Managers must be able to function in healthcare settings other than acute care-for example, long-term care, home care, health plans and provider networks.
This may be more difficult than it sounds, he said. Healthcare executives may have to abandon their job security to adapt to a new management style influenced by team culture and flexibility. Executives, he said, must constantly consider how they can fundamentally invest in a manager's ability to think differently, and what kind of organizational structure will optimize well care instead of sick care.
Quantum Solutions, founded in 1991, consults and trains executives to coordinate management-style changes with shifts in the industry. The company uses virtual reality to allow executives to test decisions in simulated situations. Executives then are able to make better decisions within their organizations.
The firm's clients include Columbia/HCA Healthcare Corp., IBM, Johnson & Johnson and Electronic Data Systems.
Mr. Wong said managers must compete in a more complex environment, applying flexibility to their organizations-both vertically and horizontally integrated. "Organizations must teach the sophistication of both structures," he said.

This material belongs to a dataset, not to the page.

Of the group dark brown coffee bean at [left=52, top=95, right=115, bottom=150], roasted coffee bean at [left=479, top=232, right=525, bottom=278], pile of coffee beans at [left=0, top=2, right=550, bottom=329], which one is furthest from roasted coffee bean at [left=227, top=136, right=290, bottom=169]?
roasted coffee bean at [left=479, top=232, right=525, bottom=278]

In the future, because every hospital will be part of a comprehensive integrated delivery system, efficient links with each network component and hospital department will be crucial, he said. "Data-driven information teams with cross-disciplined principles will be the big decisionmakers," Mr. Wong said. "Each facility must determine a way to make information systems fit (its) needs."
The healthcare industry is beginning to learn from similar industries that have undergone tremendous change. Some Fortune 500 computer companies, for example, spend top dollar to train and re-train executives.
"The healthcare industry is finally catching up, although human-resources development and training are still somewhat behind," Mr. Wong said.
He encourages a healthy, cohesive work environment for executives. "The friendly organization will be a more comfortable place to manage," he said.
However, he warns that executives who become too comfortable with traditional management models will fail in establishing integrated delivery systems.